__SOURCE DOCUMENT__.
::::::
These days, bell peppers or our desi Simla Mirch is quite easily available. But when Murphy’s law gets acting it can be really tough to find them. Or just when you have begun cooking, you realize you’re out of bell peppers. Fret not. Bhavnagri chilies are the perfect replacement for bell peppers. These Bhavnagri chilies or the achari chilies are what we use to make those stuffed chilies or what we in Gujarati call as bharela marcha. These bhavnagri chiles have very low amount of the spicy compound – capsaicin in them, just like all the members of the capsicum family. Plus, they have this characteristic aromatic herb flavor. When you make this replacement, you’ll add a really good flavor note to the dish without disturbing the balance.

Raw Mango + Carrots instead of Parsnips

Parsnips are root vegetables that are closely related carrots and parsley. They look similar to radishes but they don’t taste the same. Radishes have a sharp flavor, while parsnips have sweet flavor. In Europe, parsnips were used as a sweetener when the cane sugar wasn’t yet introduced in the continent. While radishes can’t be used as replacements for parsnips, you can use a combination of raw mango with carrots instead. Parsnips and carrots belong to the same taxonomic family, and are close in flavor while the raw mango adds the slight sour notes that are required in parsnips. Together the sweetness of carrots and sourness of the raw mangoes will together imitate the flavor of parsnips very well.
::::::
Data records
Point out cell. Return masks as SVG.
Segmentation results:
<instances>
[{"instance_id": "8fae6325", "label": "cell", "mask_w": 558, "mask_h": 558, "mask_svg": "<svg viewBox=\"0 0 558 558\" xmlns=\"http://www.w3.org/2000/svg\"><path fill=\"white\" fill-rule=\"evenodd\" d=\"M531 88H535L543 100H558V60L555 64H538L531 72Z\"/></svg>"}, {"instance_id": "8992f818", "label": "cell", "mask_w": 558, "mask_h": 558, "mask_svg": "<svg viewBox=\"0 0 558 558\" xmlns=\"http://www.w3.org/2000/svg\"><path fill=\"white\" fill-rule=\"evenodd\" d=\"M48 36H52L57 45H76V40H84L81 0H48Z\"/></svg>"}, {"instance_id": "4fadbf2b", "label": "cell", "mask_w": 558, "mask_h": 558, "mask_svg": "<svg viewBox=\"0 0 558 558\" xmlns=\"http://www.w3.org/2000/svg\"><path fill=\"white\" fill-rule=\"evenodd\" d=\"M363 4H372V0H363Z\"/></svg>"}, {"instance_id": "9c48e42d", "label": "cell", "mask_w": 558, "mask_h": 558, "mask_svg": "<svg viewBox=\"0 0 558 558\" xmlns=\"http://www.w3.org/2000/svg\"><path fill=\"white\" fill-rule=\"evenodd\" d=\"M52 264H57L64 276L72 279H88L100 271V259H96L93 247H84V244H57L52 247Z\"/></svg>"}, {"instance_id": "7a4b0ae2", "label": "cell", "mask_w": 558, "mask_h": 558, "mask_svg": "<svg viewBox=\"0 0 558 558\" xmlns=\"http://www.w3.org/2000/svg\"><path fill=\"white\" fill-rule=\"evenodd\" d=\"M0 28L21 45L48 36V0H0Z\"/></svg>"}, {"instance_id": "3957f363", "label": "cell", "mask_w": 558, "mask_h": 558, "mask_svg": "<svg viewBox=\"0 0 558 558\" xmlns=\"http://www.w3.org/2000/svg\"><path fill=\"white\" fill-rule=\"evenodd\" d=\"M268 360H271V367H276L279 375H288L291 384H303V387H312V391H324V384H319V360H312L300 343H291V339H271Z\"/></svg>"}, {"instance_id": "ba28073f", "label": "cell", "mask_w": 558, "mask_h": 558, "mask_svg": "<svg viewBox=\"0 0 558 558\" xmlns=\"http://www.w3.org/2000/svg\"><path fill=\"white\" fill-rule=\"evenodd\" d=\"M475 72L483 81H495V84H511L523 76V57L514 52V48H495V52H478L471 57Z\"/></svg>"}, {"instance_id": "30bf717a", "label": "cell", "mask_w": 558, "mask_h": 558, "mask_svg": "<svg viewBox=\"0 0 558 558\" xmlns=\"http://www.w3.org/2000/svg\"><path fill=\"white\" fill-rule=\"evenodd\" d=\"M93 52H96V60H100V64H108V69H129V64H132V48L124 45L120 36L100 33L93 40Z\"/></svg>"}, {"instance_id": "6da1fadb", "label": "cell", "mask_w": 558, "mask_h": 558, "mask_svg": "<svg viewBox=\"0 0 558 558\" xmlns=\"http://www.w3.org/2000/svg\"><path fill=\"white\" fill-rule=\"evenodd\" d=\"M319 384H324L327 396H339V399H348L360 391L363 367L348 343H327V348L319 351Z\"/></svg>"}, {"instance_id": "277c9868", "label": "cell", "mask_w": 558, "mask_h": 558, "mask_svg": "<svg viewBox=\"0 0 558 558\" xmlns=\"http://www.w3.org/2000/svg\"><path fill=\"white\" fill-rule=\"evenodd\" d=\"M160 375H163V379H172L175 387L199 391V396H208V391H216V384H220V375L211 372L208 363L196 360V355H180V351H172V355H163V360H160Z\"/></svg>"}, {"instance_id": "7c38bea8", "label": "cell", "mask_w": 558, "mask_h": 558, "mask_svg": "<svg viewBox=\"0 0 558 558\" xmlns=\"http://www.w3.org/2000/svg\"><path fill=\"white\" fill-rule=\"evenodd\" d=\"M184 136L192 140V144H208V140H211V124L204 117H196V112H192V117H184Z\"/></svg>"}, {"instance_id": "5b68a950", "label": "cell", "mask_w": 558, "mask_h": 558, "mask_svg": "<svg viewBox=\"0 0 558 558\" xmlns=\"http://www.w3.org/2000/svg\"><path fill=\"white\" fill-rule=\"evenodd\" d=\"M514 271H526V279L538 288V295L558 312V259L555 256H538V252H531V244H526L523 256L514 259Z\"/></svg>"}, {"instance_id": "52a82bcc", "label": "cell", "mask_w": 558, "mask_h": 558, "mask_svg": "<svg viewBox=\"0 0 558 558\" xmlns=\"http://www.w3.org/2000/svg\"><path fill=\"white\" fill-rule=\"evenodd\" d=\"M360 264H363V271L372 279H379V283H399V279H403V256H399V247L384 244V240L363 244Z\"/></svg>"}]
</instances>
::::::
__DO THIS__.
Write out the passage on ingredient substitutes between "Raw Mango +" and "parsnips very well.", inclusive. Rely only on the ingredient substitutes text.

__EXPECTED OUTPUT__.
Raw Mango + Carrots instead of Parsnips

Parsnips are root vegetables that are closely related carrots and parsley. They look similar to radishes but they don’t taste the same. Radishes have a sharp flavor, while parsnips have sweet flavor. In Europe, parsnips were used as a sweetener when the cane sugar wasn’t yet introduced in the continent. While radishes can’t be used as replacements for parsnips, you can use a combination of raw mango with carrots instead. Parsnips and carrots belong to the same taxonomic family, and are close in flavor while the raw mango adds the slight sour notes that are required in parsnips. Together the sweetness of carrots and sourness of the raw mangoes will together imitate the flavor of parsnips very well.